Sound as a Dollar?

Whilst economic policy uncertainty, as previously discussed by On Global Markets, has notable macroeconomic downsides, it can, at least, provide useful event studies for empirically minded economists. This week saw just such an episode.

On Wednesday morning, reports emerged that, at a meeting with Congressional representatives at the White House the day before, President Trump had discussed firing Fed chairman Jerome Powell.

As CNN reported:

In a meeting with lawmakers on Tuesday, Trump polled them about whether he should fire Powell, a senior White House official told CNN. And he told them that he was going to fire him – maybe Wednesday – pointing to the $2.5 billion renovation plan at the Federal Reserve building, which he claimed he was not happy about, according to a source briefed on the president’s remarks in the meeting.

Later that day, the President clarified that he was ‘highly unlikely’ he would fire the head of the central bank.

The Financial Times provided a helpful chart of how the dollar behaved between the reports of an imminent firing emerging and the later walking back of the comments.

If any proof was needed that firing the head of the Fed because interest rates are not as low as the White House would like would be dollar negative, this is as good as any.

Dollar weakness has been a major theme of global markets in 2025. As the New York Times recently noted, the 10.7% fall in the value of the greenback against a broad basket of other advanced economy currencies between January and June was the currency’s worst first half of a year since 1973.

This was, to say the least, unexpected. In the various year-ahead outlooks for 2025 published by investment banks, asset managers, and sell-side research houses, a bullish view on the dollar was near consensus. The so-called Trump trade envisaged deregulation and tax cuts driving equity prices higher, while an expanding deficit pushed up the yield on Treasury bonds. That higher yield would, it was assumed, attract buyers for the dollar and push its value upwards.

During the brief, but still alarming, period of market turbulence after the Liberation Tariffs were put in place in April this year, the yield on US government debt rose sharply whilst the dollar fell quickly. That historically unusual combination of rising yields and a falling dollar spooked many investors. It even lead to many respected analysts, not the usual suspects who are always keen to give an alarmist quote, to openly ask whether the dollar was beginning to lose its safe haven status.

In the latest FTxBooth survey, published at the end of June, the Experts were asked “how concerned are you about the ongoing safe-haven role of U.S. dollar denominated assets over the next 5-10 years?”.  Just 9% of respondents were not concerned at all, while 32% considered themselves to be very concerned. A majority were concerned.

The President has been offering an increasingly vocal running commentary on the Fed for months. Rarely a week goes by without him calling for lower rates or questioning their competence. While that is hardly an ideal situation for global markets, it is one that they have at least become acclimatised to.

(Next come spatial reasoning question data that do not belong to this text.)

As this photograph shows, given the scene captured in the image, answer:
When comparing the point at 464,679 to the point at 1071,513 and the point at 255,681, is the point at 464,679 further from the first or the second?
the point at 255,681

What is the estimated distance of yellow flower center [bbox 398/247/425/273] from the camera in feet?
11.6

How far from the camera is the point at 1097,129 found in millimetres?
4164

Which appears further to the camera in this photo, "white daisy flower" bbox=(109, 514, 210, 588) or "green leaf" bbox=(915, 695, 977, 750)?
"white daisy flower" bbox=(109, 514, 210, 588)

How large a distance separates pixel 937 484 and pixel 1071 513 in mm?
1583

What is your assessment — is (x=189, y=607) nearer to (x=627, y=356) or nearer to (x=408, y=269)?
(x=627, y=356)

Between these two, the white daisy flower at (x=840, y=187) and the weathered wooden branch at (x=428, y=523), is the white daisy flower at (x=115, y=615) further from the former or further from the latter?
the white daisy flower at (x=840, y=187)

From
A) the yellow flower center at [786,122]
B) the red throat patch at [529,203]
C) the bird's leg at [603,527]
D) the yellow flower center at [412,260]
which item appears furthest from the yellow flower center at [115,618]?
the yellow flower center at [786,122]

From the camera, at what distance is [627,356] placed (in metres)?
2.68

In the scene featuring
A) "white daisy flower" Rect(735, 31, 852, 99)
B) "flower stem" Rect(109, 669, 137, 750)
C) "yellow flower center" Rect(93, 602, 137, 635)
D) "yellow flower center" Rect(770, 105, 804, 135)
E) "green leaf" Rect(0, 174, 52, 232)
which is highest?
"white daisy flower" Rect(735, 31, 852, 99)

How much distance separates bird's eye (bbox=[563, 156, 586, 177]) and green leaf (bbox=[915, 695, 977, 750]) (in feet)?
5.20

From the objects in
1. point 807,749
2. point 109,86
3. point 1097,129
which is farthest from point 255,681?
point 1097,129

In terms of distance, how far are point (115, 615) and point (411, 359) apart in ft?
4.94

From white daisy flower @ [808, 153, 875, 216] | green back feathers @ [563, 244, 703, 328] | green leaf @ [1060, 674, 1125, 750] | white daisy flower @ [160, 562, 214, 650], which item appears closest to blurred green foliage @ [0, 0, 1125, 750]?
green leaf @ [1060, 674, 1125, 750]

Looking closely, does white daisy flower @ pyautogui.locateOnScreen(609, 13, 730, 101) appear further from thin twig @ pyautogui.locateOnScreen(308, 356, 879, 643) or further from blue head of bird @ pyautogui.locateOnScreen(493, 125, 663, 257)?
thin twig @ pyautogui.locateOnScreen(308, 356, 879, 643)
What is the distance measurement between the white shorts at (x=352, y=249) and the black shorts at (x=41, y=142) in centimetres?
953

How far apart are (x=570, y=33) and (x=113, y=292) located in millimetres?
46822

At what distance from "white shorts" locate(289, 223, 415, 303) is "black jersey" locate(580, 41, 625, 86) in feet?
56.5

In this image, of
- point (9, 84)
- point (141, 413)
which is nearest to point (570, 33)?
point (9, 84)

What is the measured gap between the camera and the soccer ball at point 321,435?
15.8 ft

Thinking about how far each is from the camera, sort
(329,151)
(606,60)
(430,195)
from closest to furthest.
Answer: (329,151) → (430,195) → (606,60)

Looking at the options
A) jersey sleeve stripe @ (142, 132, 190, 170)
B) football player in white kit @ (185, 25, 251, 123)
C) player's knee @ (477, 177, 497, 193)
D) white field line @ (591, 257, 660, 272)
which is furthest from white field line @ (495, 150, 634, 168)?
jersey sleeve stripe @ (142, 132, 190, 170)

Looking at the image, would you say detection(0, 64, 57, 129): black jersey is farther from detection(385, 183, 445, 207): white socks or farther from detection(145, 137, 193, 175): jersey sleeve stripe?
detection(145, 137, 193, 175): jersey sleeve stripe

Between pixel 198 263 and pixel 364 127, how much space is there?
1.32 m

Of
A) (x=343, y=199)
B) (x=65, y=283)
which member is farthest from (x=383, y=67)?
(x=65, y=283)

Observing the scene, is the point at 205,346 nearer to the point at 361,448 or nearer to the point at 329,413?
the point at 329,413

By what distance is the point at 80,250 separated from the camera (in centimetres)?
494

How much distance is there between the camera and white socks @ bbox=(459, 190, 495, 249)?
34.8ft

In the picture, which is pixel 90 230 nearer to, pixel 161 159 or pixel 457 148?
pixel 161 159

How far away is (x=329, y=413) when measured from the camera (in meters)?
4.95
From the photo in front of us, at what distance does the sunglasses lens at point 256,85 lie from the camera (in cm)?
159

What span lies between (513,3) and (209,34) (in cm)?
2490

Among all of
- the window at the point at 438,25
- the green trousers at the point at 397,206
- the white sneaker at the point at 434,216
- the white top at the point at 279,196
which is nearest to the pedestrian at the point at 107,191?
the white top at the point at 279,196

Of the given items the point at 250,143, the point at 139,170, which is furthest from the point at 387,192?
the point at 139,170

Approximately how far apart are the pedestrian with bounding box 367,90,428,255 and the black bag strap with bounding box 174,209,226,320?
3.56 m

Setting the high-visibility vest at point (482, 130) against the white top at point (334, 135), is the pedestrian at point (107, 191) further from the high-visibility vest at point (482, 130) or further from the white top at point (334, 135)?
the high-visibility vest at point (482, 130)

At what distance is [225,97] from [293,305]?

Although if those words actually crystallised into action, with President Trump moving to fire Chairman Powell and replace him, there would – as Wednesday’s price action demonstrated – be immediate consequences.

The notion of fiscal dominance taking hold – with the Fed being bullied into setting monetary policy in order to ease Federal budgetary concerns and debt management issues at the forefront of its mind rather with price stability as its main aim – would be one route to the dollar’s appeal as a safe haven being lost.

Another obvious cause for concern is a lack of fiscal discipline in Washington. The two running together is very much a nightmare scenario, as Robert Barbera told the FT.

“Breathtaking fiscal policy excess is all but guaranteed, and that invites, though hardly guarantees, a change of heart about dollar assets,” said Robert Barbera at Johns Hopkins University. “Marry that emerging reality to a de facto White House takeover of the Fed — through a Powell firing or the championing of a hack as a Powell replacement? That would move me from somewhat concerned to very, very concerned.”

The question the panel was asked, rightly, referred to a five-to-ten period. Safe haven status is not something that can be lost overnight. But the combination of a large and growing government deficit, frequent attacks on the independence of the Federal Reserve, and an erratic tariff policy all at least raise serious questions over that status. So too does the mood music from administration-aligned economists regularly questioning whether providing global reserve assets is in the best interests of the United States.

The best case for the dollar retaining that status now may be a negative one; the lack of an obvious alternative. Eurozone policymakers are happy to talk up the potential global role of the Euro, but are also quick to appear uncomfortable when the single currency strengthens. More generally, the stock of Euro denominated safe assets appears too small to substitute for the dollar. That, though, will not be the case forever.